Moreover one can specify the number of clusters or the level from which
one wishes to start the tree.

<<fig=TRUE,height=6,width=12>>=
plot(mix4.hmac,n.cluster=2)
@



Alternatively one can use the \texttt{hard.hmac} or \texttt{soft.hmac} to visualize or extract  the hard or
soft clustering of a specified level or a user specified number of cluster.

To get the hard and soft cluster plot, either the number of clusters or the clustering level needs to be specified.
<<fig=TRUE,height=6,width=12>>=
par(mfrow=c(1,2))
hard.hmac(disc2d.hmac,n.cluster=2)
soft.hmac(disc2d.hmac,level=3)
par(mfrow=c(1,1))
@

With the \texttt{plot=F} option  \texttt{hard.hmac} will return the membership of each obsearvation while \texttt{soft.hmac} will return the posterior probability of each point and the boundary point as well.
<<>>=
member=hard.hmac(disc2d.hmac,n.cluster=2,plot=F)
member
member.soft=soft.hmac(disc2d.hmac,level=3,plot=F)
head(member.soft$post.prob)
@


\setkeys{Gin}{width=.6\textwidth,height=.6\textwidth}


For the convenience of application, users can also identify whole clusters of
point by either clicking the point on the graph or specifying the point as an
input in the \texttt{choose.cluster} function.
The clicked/specified point along with other points within the same cluster
will be highlighted.
\begin{center}
<<fig=TRUE>>=
choose.cluster(disc2d.hmac,n.cluster=2,x=c(0,0))
@
\end{center}

In addition in this package, one can also visualize the contour plot with specified number of
clusters.

\begin{center}
<<fig=TRUE>>=
contour.hmac(disc2d.hmac,n.cluster=2,col=gray(0.7))
@
\end{center}

\section{Further Examples}
In the previous section  we demonstrated the use of the functions  in this
package using a two dimensional data.

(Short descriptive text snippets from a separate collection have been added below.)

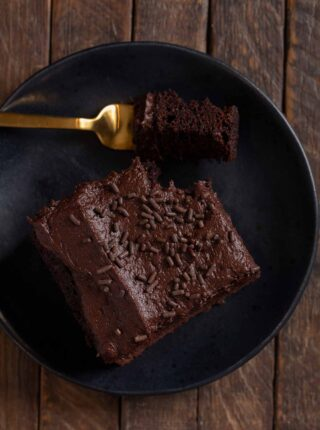 serving of Guinness Chocolate Sheet Cake with bite on fork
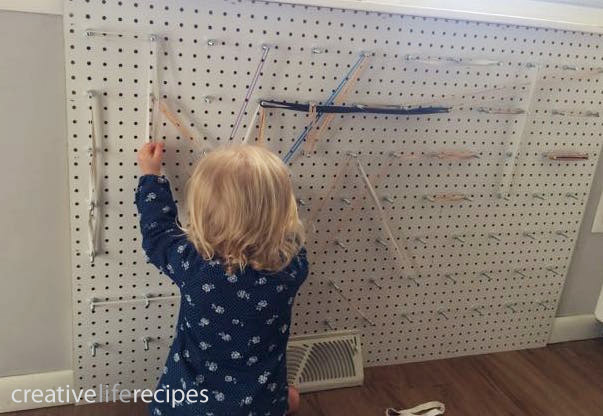 Make Your Own Rubber Band Wall Child Playing by Creative Life Recipes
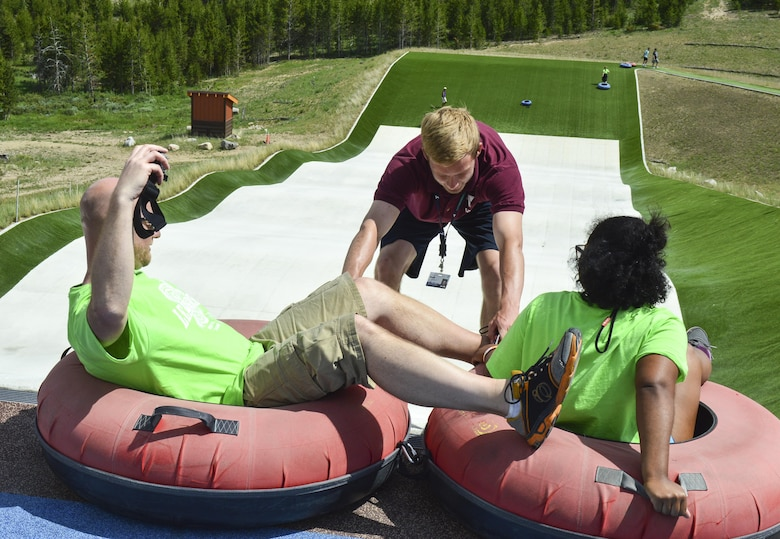 Two members of the Youth Leadership Camp, sponsored by Air Force Services Agency Child and Youth Programs and hosted by Buckley Air Force Base, prepare to slide down a tube activity during a challenge June 27 – July 1 at the Snow Mountain Ranch in Granby, Colo. Youth from around the world came together to learn leadership techniques and build confidence for their future years of high school and beyond. (U.S. Air Force photo by Tech. Sgt. Nicholas Rau)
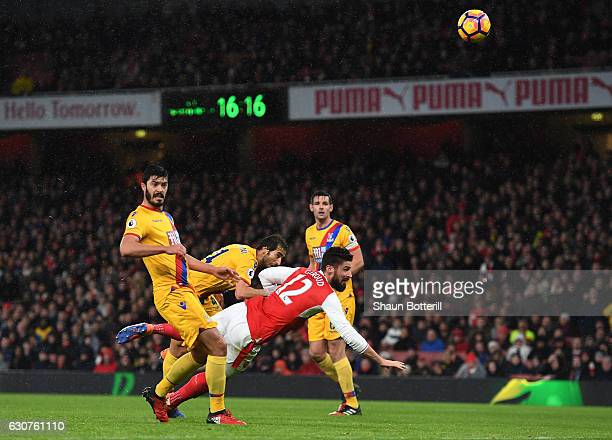 Olivier Giroud of Arsenal scores the opening goal during the Premier League match between Arsenal and Crystal Palace at the Emirates Stadium on...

Our method is neither restricted to two
dimensions nor is it restricted to specific shapes of the clusters.  
Here we provide more examples, some on real data and some on 
simulated data to demonstrate other features of the functions available in
this package.


First we focus on a two dimensional data obtained from high
  throughput genotyping from   Illumina technology  named \textbf{GOLDEN GATE}.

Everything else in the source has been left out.